[What you will do] Calculate how many lines in the following records hold the word "site", and report that number without comment.
START Exercise input
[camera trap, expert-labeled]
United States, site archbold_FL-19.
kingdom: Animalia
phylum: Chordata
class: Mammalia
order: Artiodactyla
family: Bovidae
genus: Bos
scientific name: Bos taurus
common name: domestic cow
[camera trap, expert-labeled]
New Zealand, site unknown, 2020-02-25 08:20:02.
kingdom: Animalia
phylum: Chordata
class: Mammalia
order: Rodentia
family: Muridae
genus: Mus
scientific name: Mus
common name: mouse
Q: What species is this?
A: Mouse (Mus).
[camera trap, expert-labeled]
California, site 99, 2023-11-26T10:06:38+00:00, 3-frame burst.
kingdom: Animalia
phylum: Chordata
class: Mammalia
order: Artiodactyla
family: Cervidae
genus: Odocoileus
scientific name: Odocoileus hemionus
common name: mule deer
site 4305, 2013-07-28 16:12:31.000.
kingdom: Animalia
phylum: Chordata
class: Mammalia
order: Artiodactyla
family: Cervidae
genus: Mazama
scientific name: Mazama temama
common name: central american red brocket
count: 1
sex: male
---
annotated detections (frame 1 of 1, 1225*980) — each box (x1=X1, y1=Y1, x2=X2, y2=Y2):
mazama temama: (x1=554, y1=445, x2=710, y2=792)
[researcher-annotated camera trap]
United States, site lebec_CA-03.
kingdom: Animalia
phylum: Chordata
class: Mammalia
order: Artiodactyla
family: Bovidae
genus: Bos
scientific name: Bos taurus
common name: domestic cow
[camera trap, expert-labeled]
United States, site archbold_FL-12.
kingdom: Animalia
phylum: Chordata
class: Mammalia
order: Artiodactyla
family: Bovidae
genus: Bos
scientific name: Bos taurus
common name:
END Exercise input
[Task result] 6